Eliott lui était complètement sorti de l’esprit jusqu’à ce qu’il eût à nouveau arpenté la cour. Il avait hésité un instant à le laisser un plan, mais la bienveillance dont il avait fait preuve le matin même l’en avait empêché. Pourquoi ne pas l’emmener, après tout ?
Sa décision prise, il lui avait ensuite suffi de vagabonder quelques instants pour ne pas éveiller ses soupçons.
***
Perdu dans ses réflexions, il mit un temps à relever les regards d’Eliott. Il aida ce dernier, qui se battait pour ouvrir sa bouteille, puis but une gorgée de la sienne.
— Tu m’avais dit pendant le voyage que tu m’expliquerais la raison de cette destination, dit Eliott.
Mathis se redressa et rassembla un instant ses mots.
— C’est vrai. J’ai prévu qu’on aille demain dans le village où a grandi ma mère. On y passait régulièrement quand j’étais plus jeune. Mais depuis…
— Oh, il est arrivé quelque chose de grave ? demanda Eliott après une nouvelle pause de son ami.
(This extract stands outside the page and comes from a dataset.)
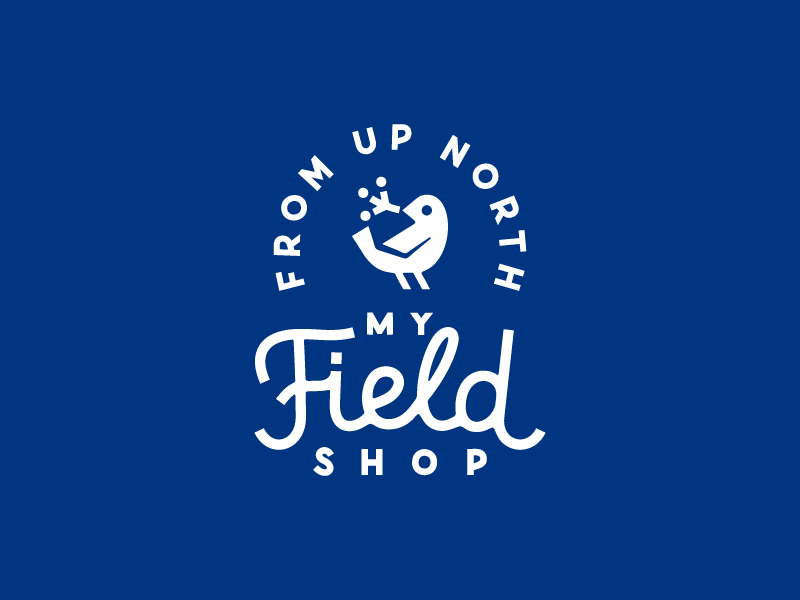 My Field Shop bird cosmetic lettering logo logotype mark natural stolz swift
— Oui. Je vais être direct : elle a disparu il y a dix-huit mois ; littéralement évaporée. Tu te rends compte ? Du jour au lendemain, sans aucun signe préalable, plus la moindre nouvelle, plus la moindre trace. Plusieurs mois après, les policiers étaient aussi déroutés qu’aux premiers jours.
— Merde… je suis vraiment désolé. Et… je ne sais pas du tout quoi te dire, je n’ai jamais vécu ce genre de choses.
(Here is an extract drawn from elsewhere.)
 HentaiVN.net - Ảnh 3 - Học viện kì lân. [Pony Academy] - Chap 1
— C'est pas grave. Malheureusement, ça arrive… Mon père s’est longtemps voilé la face, peut-être encore maintenant. Il espère peut-être qu’elle a simplement souhaité recommencer sa vie loin d’ici. Ils ont bien essayé de lui faire comprendre que la vérité était sûrement moins reluisante, mais ça passait pas.
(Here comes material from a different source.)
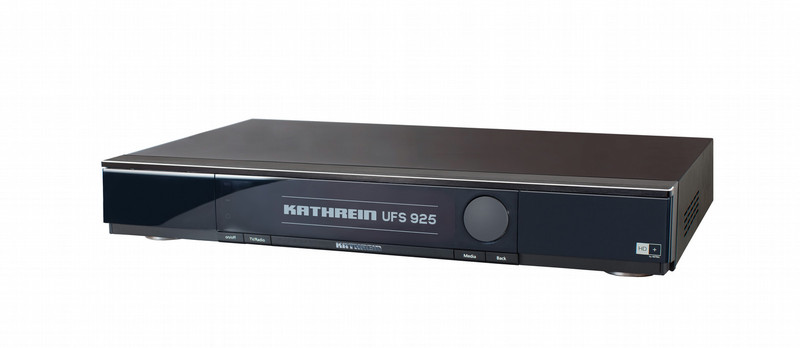 Kathrein 20210199 Cable,Ethernet (RJ-45),IPTV Black TV set-top box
Eliott l’observait avec une concentration particulière. Ce n’était pas un regard condoléant – comme il les déteste – , mais attentionné et respectueux. Il put poursuivre :
— Avec le recul, on s’est correctement débrouillés avec mon père au début. Mais forcément, ses ruminations ont fini par prendre le dessus sur tout le reste. Il a changé plusieurs fois de travail pour des motifs flous, dormait de moins en moins. La nuit, il lui arrivait de tourner pendant des heures en rond devant la maison. Son suivi psychologique n’a évidemment rien amélioré ; il l’a abandonné au bout de deux séances.
— Eh ben… Et de ton côté, tu l’as mieux géré ?
— Je sais pas… Mais je me demande si ce n’est pas son comportement qui m’a le plus affecté. Maintenant, moins on se parle, mieux on se porte. J’ai eu la chance de trouver une « nouvelle famille » avec le collectif techno dont je fais partie. Franchement, ce sont des gens admirables. Ils seront toujours dignes de confiance, et je trouve qu’on se bat pour une belle cause : la musique libre ! Tiens, t’écoutes quoi comme styles toi, en fait ?
— Euh… au risque de te décevoir, j’aime surtout la pop assez… normale. La musique classique et épique me plaît pas mal aussi.
— Ah, du genre Hans Zimmer ou Thomas Bergersen ?
— Oui, c’est ça ! Comment est-ce que tu connais ?
— Ah, faut croire que les teufeurs ne sont pas tous enfermés dans leur style ! Et puis ma mère aimait tout particulièrement… Tu m’as dit que t’avais eu ton bac, tu vas faire quoi l’année prochaine ? J’ai ma petite idée.
— Prépa éco à Paris !
— Merde… raté.
— Tu pensais à quoi ?
— Droit par exemple…
— Tu n’as pas complètement tort, j’ai un peu hésité entre les deux.